Brief
Look through the records, and whenever a line includes the word "order", copy it.

Stored entries:
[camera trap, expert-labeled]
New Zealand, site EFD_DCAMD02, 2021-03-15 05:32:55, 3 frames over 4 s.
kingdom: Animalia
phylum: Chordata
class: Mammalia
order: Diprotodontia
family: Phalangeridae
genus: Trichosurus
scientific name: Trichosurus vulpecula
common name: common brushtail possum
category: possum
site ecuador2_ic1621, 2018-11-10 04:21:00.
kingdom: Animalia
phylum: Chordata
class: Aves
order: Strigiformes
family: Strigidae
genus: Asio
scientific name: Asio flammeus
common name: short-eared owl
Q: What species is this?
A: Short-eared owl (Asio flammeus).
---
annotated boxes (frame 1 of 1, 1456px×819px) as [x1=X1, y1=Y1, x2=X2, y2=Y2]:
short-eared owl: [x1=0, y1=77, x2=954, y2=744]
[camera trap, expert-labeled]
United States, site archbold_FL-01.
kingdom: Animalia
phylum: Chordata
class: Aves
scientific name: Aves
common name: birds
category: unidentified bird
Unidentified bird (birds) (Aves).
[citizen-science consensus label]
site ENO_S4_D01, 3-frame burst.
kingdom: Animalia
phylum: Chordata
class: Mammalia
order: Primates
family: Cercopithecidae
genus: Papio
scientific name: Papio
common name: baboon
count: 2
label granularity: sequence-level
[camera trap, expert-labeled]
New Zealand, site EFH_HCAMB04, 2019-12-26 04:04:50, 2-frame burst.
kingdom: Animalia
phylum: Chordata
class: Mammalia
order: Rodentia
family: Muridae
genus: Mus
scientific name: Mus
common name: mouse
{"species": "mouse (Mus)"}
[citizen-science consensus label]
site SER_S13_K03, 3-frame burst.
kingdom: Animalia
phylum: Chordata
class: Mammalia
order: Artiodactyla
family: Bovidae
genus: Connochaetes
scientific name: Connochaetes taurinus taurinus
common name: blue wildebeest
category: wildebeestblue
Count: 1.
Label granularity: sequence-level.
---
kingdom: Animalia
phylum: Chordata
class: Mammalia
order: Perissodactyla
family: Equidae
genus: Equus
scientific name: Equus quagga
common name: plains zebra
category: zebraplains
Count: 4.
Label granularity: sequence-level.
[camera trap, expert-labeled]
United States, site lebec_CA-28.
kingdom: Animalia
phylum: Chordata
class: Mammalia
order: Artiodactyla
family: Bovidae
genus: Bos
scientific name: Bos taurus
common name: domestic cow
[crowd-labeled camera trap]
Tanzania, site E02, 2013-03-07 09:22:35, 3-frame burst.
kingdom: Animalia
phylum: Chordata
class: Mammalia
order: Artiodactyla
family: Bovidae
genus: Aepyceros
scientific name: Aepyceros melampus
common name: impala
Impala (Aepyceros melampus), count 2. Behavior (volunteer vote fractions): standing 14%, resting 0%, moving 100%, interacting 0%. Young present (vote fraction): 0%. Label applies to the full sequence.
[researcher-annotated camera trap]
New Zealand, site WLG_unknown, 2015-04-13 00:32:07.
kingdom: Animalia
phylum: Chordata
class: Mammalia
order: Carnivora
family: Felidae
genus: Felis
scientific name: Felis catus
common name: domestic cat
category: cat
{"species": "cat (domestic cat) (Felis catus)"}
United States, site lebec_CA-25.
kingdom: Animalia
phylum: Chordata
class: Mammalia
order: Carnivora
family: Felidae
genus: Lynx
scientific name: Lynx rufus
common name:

Expected output
order: Diprotodontia
order: Strigiformes
order: Primates
order: Rodentia
order: Artiodactyla
order: Perissodactyla
order: Artiodactyla
order: Artiodactyla
order: Carnivora
order: Carnivora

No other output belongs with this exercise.